La deuxième cause, c’est la conviction terrible, pour des millions de Français, que leurs enfants vivront moins bien qu’eux, que les inégalités s’accroissent, se figent et se transmettent, que la réussite de leurs enfants dépend plus du milieu de naissance ou du lieu de résidence que des mérites propres de chacun et que, à l’égalité des chances, notre société aurait peu à peu substitué l’inégalité des destins.
Enfin, la dernière cause de cette colère, c’est un éloignement, même si ce terme n’exprime pas toute la réalité du phénomène. Il s’agit d’un éloignement géographique, bien sûr, parce que, ici ou là, des lignes de train ont fermé ; ici ou là, des routes estimées nécessaires n’ont pas été construites ; ici ou là, des médecins n’ont pas été remplacés ; ici ou là, des services publics ont été fermés ou ont déménagé. Enfin, nos modes de vie, nos règles d’urbanisme, nos choix publics, mesdames, messieurs les sénateurs, y compris les choix locaux, ont contribué à l’étalement urbain, à la dé-densification des centres-villes et à leur désertification commerciale. Bien évidemment, il est plus facile d’apprécier l’opportunité de certains choix publics trente ans ou quarante ans plus tard. Néanmoins, nous pouvons le reconnaître, l’urbanisme commercial qui a prévalu en France a contribué à créer les problèmes auxquels nous sommes aujourd’hui confrontés.
Outre l’éloignement physique, nos concitoyens ont souvent le sentiment que ceux qui décident pour eux sont loin d’eux, à la fois différents et indifférents.
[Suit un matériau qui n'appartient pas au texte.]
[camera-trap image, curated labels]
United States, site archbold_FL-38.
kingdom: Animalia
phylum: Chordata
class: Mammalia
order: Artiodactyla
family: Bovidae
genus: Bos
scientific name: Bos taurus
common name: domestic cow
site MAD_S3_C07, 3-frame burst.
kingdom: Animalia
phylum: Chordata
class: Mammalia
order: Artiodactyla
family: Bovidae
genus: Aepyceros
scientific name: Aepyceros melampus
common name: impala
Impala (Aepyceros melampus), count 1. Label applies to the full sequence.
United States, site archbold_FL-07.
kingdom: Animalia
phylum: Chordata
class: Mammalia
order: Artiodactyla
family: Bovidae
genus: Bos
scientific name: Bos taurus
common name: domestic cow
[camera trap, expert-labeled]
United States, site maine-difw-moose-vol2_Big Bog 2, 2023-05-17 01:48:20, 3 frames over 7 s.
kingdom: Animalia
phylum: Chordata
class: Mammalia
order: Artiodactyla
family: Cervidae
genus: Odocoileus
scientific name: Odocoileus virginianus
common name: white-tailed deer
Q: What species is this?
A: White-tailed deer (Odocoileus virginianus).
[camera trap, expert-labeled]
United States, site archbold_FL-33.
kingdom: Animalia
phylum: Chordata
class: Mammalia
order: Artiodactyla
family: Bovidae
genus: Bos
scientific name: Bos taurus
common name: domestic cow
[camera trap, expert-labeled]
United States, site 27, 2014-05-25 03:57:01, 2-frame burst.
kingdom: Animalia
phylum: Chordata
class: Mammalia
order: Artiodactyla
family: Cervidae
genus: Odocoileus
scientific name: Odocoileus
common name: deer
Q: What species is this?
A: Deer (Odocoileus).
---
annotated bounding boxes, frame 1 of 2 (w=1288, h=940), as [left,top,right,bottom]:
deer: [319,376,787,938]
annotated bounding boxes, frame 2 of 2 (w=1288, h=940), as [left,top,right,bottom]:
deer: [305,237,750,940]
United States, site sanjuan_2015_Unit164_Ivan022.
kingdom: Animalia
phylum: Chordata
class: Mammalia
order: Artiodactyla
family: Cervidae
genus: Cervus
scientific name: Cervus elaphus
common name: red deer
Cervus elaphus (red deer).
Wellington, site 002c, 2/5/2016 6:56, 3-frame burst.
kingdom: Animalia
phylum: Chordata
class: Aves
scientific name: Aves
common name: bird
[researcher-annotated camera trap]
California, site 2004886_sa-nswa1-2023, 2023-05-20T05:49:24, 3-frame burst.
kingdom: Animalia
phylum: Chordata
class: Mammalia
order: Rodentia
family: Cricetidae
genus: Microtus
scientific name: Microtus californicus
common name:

Mesdames, messieurs les sénateurs, ces causes ne sont pas, selon moi, propres à la France. En revanche, la forme prise par la colère lui est propre, notre pays étant, comme le disait M. Claude Malhuret en décembre à cette tribune, « le plus révolutionnaire des pays conservateurs ». §On retrouve en effet ces mêmes causes à l’œuvre au Royaume-Uni, en Italie et peut-être même aux États-Unis. Parce que ces causes n’ont pas disparu et parce que nous avons engagé un certain nombre de réformes, parfois en suscitant des malentendus ou des oppositions, les Français ont exprimé leur colère.
Cette colère, c’est celle de citoyens qui, par pudeur, parce qu’ils estimaient que certains vivaient des situations encore plus difficiles, avaient pris l’habitude de taire leur ressentiment, d’encaisser.
Ces citoyens demandent non pas la charité, mais la justice, celle qui permet de vivre et d’élever ses enfants grâce à son travail. Nous avons entendu leur indignation. Nous avons commencé à y répondre en annulant la hausse de la taxe carbone et en corrigeant la hausse de la CSG pour les retraités modestes.